• **QUOTED PASSAGE**:
______________________________

- Theatrical release poster
- Directed by: H.P. Mendoza
- Written by: H.P. Mendoza
- Produced by: Mark Del Lima Brian Benson Michael Oberst
- Starring: Jon Norman Schneider Patrick Epino Josephine de Jesus L.A. Renigen Theresa Navarro Brian Rivera Anna Ishida Vint Carmona
- Cinematography: Juli Lopez
- Edited by: H.P. Mendoza
- Music by: H.P. Mendoza Marco D'Ambrosio
- Production company: Ersatz Film
- Distributed by: Gravitas Ventures ABS-CBN Ersatz Film
- Release dates: May 12, 2018 (CAAMFest); December 25, 2018 (United States);
- Running time: 95 minutes
- Country: United States
- Languages: English Ilocano
- Budget: $200,000

= Bitter Melon (film) =

Bitter Melon, is an independent 2018 American dark comedy film written and directed by H.P. Mendoza. It debuted at the 2018 San Francisco International Asian American Film Festival and was released theatrically by ABS-CBN on December 7, 2018, and on home video by Gravitas Ventures on October 1, 2019. The film's title refers to the tropical vegetable with a bitter flavor known in the Philippines as ampalaya.

The screenplay was based on Mendoza's experiences with physical abuse in his nuclear family as well as his extended family, originally written in 1997 under the title He Ain't Heavy, He's My Brother based on the song by The Hollies.

______________________________

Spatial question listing
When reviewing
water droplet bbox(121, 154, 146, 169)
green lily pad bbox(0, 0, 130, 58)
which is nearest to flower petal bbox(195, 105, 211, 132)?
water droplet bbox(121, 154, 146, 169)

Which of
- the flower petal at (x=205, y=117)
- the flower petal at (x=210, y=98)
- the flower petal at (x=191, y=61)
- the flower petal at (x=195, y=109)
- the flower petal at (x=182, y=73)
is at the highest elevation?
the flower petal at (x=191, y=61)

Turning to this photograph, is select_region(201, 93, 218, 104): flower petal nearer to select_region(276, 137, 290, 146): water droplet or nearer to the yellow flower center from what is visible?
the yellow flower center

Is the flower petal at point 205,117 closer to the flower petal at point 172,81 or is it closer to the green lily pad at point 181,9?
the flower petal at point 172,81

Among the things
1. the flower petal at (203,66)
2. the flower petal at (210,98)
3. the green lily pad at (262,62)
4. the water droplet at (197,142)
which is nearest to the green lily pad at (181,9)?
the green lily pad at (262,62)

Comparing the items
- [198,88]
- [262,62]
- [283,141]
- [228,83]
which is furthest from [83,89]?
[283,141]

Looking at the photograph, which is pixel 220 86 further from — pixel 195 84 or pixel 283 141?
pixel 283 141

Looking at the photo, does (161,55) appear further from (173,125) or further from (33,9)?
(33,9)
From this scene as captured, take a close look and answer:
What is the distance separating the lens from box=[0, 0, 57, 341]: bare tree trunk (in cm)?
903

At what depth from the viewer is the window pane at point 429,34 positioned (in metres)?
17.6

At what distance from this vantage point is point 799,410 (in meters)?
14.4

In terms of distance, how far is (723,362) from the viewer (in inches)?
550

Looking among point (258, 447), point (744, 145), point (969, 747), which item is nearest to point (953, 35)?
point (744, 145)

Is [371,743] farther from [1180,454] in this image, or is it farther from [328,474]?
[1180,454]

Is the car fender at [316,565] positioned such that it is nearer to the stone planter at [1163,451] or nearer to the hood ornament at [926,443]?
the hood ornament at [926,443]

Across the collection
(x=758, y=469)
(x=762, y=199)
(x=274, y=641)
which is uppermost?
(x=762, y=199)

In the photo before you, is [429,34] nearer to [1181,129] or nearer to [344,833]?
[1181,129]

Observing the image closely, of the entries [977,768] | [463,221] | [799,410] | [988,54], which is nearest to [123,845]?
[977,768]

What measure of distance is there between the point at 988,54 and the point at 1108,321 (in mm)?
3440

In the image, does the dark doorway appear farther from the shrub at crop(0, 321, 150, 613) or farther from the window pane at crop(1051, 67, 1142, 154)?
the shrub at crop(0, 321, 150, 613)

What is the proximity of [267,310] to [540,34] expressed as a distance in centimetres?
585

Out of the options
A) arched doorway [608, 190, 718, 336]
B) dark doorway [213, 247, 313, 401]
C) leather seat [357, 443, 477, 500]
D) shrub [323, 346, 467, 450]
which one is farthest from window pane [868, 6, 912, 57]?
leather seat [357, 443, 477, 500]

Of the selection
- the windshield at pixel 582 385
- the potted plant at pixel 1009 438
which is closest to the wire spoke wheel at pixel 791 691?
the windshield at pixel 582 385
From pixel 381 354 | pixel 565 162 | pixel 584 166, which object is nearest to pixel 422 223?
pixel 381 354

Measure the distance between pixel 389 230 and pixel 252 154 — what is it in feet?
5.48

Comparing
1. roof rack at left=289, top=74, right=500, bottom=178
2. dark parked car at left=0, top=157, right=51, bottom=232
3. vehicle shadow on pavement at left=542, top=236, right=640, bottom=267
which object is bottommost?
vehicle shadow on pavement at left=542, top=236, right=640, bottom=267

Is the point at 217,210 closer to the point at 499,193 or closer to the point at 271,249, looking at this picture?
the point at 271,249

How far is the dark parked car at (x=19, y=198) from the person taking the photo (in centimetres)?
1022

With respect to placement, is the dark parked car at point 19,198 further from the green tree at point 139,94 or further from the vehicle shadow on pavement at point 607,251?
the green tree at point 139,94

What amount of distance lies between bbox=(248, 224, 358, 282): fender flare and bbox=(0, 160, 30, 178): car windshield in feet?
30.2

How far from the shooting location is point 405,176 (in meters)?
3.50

______________________________

• **WHAT YOU NEED TO DO**:
a) In the Bitter Melon article, what does the film's title refer to?
b) Please reproduce the part of the Bitter Melon article that starts at the words "Bitter Melon, is" and ends after "by The Hollies.".

• **RESULTS FOR THE EXERCISE**:
a) A tropical vegetable with a bitter flavor known in the Philippines as ampalaya.

b)
Bitter Melon, is an independent 2018 American dark comedy film written and directed by H.P. Mendoza. It debuted at the 2018 San Francisco International Asian American Film Festival and was released theatrically by ABS-CBN on December 7, 2018, and on home video by Gravitas Ventures on October 1, 2019. The film's title refers to the tropical vegetable with a bitter flavor known in the Philippines as ampalaya.

The screenplay was based on Mendoza's experiences with physical abuse in his nuclear family as well as his extended family, originally written in 1997 under the title He Ain't Heavy, He's My Brother based on the song by The Hollies.